## To do
1. Answer these questions about the passage on veganism and fossil fuels:
(a) How does the passage answer its opening question about what veganism has to do with fossil fuels?
(b) What appetite does it say the co-operatives members have?
(c) Which place does it say the direct democracy folks don't care about?
2. Reproduce the text of the passage on veganism and fossil fuels between "What does veganism" and "lick of difference.", inclusive.

## Supplied passage

What does veganism have to do with fossil fuels?
Quite a lot it turns out!
As future-makers we’re fighting incumbent structures that entrench disadvantage, poverty, excessive consumption, environmental degradation, food insecurity, climate change, income inequality, public health crises, financial instability, racism, gender disparity and so on, without building whole-system alternatives. Of course we’re losing the war. Of course. It’s not that in a David and Goliath battle David can’t win. But if the co-operatives members have an insatiable appetite for fast fashion, and the direct democracy folks don’t care what’s going on in the Galilee Basin, we cannot seriously claim we are seeking change. We definitely cannot expect to make a lick of difference.

## Raw records
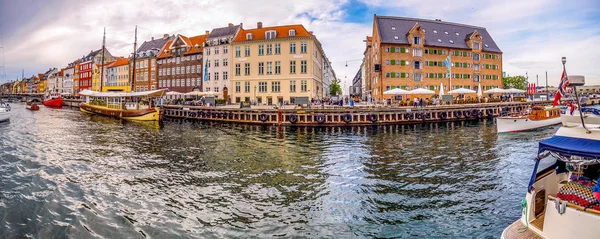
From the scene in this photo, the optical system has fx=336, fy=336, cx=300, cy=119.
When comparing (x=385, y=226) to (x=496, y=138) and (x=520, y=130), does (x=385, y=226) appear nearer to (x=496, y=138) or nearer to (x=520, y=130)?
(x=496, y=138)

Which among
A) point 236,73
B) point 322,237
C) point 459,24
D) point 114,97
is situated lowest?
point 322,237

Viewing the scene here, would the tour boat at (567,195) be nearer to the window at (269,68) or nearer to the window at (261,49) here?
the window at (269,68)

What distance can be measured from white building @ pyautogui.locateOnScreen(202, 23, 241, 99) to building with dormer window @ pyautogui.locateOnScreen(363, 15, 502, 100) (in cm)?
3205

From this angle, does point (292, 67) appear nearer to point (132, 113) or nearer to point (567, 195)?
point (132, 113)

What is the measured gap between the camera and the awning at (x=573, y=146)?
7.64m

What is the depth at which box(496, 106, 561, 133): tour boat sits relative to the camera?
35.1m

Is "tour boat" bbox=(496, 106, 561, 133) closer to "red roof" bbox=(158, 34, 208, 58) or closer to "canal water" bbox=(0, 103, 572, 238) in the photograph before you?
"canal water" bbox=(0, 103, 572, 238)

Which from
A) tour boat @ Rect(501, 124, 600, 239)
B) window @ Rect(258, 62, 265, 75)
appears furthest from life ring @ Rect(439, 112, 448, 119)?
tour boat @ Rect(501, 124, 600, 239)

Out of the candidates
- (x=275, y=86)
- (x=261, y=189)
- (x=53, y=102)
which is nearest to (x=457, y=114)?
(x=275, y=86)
==
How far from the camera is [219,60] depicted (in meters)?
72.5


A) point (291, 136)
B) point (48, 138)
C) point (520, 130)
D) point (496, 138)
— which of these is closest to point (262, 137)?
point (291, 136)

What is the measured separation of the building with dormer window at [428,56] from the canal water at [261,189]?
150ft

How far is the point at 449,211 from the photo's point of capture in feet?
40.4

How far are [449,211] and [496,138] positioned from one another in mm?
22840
--
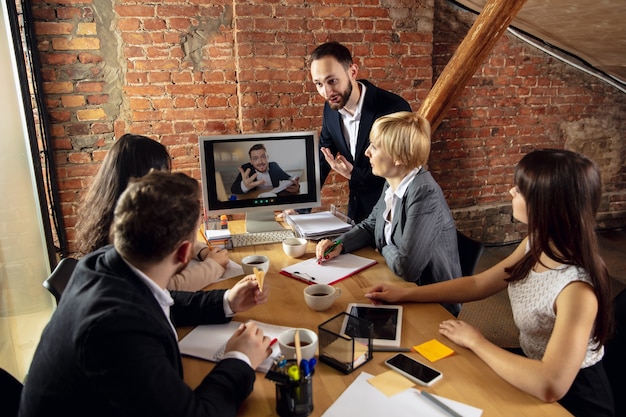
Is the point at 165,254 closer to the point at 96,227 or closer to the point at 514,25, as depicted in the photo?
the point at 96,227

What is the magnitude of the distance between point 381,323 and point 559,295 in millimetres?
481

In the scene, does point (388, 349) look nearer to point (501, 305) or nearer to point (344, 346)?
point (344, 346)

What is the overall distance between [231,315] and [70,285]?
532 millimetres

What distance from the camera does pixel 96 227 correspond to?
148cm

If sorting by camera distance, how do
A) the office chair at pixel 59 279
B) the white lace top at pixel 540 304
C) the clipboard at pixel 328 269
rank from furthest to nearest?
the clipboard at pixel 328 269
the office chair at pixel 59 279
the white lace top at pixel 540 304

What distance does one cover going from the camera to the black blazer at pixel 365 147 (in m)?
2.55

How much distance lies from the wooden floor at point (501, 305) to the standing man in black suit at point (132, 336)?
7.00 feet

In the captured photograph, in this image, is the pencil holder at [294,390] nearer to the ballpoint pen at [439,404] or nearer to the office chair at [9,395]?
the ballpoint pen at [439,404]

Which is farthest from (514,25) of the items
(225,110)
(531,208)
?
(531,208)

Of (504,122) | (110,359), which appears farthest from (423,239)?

## Worked solutions
1.
(a) Quite a lot.
(b) An insatiable appetite for fast fashion.
(c) The Galilee Basin.

2.
What does veganism have to do with fossil fuels?
Quite a lot it turns out!
As future-makers we’re fighting incumbent structures that entrench disadvantage, poverty, excessive consumption, environmental degradation, food insecurity, climate change, income inequality, public health crises, financial instability, racism, gender disparity and so on, without building whole-system alternatives. Of course we’re losing the war. Of course. It’s not that in a David and Goliath battle David can’t win. But if the co-operatives members have an insatiable appetite for fast fashion, and the direct democracy folks don’t care what’s going on in the Galilee Basin, we cannot seriously claim we are seeking change. We definitely cannot expect to make a lick of difference.